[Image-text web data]
-------------------------

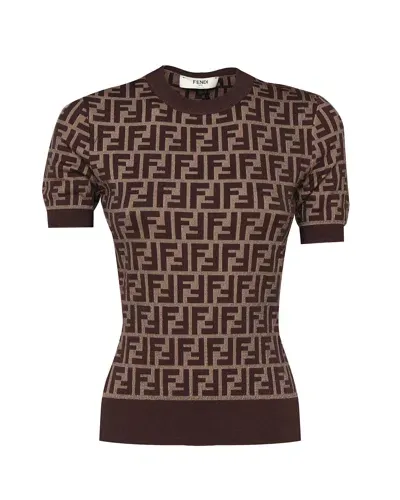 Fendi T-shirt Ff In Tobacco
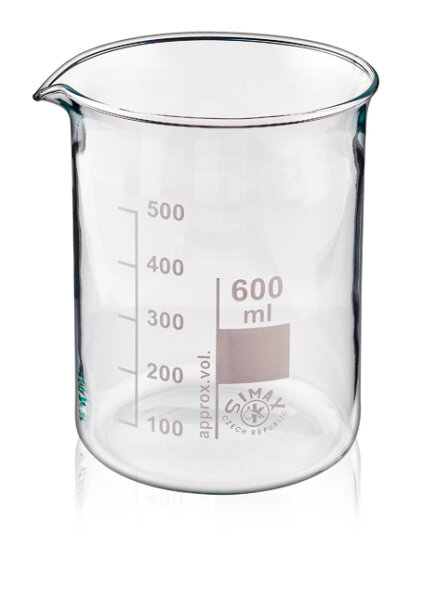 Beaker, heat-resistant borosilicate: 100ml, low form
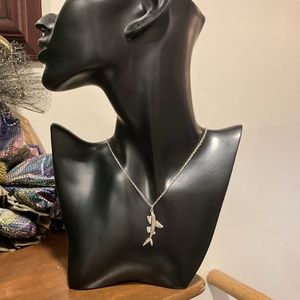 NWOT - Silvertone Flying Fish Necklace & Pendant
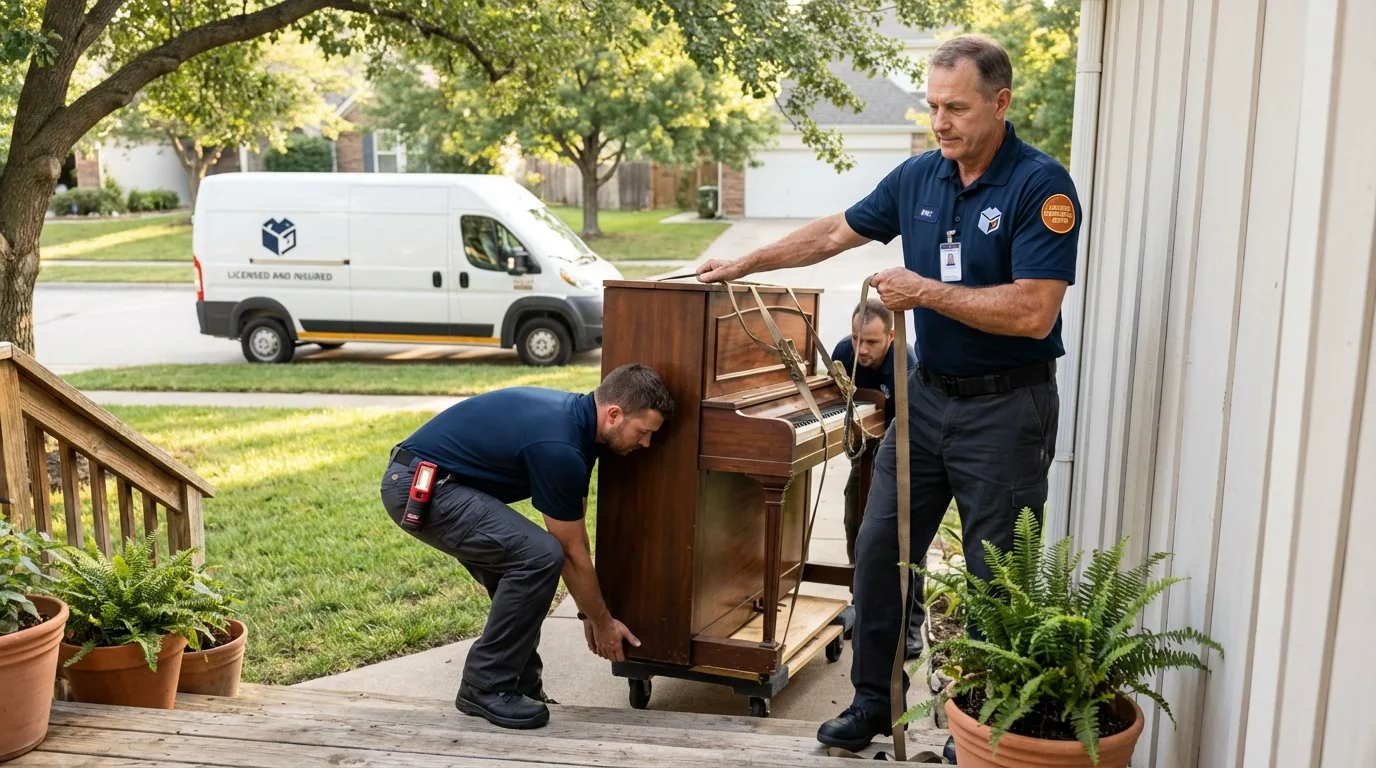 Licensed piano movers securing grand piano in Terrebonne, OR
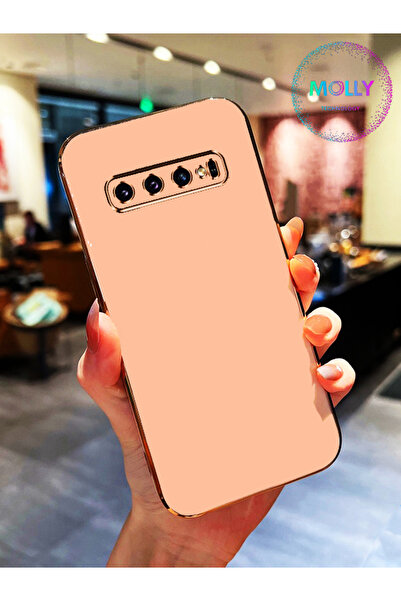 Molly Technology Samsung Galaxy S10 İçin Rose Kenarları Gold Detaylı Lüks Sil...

-------------------------

[WHAT TO PRODUCE] Find the line that contains "NWOT - Silvertone", then write out that line and every line after it through the end of the records, exactly. Leave the pictures out.

[RESULT BELOW]
 NWOT - Silvertone Flying Fish Necklace & Pendant
 Licensed piano movers securing grand piano in Terrebonne, OR
 Molly Technology Samsung Galaxy S10 İçin Rose Kenarları Gold Detaylı Lüks Sil...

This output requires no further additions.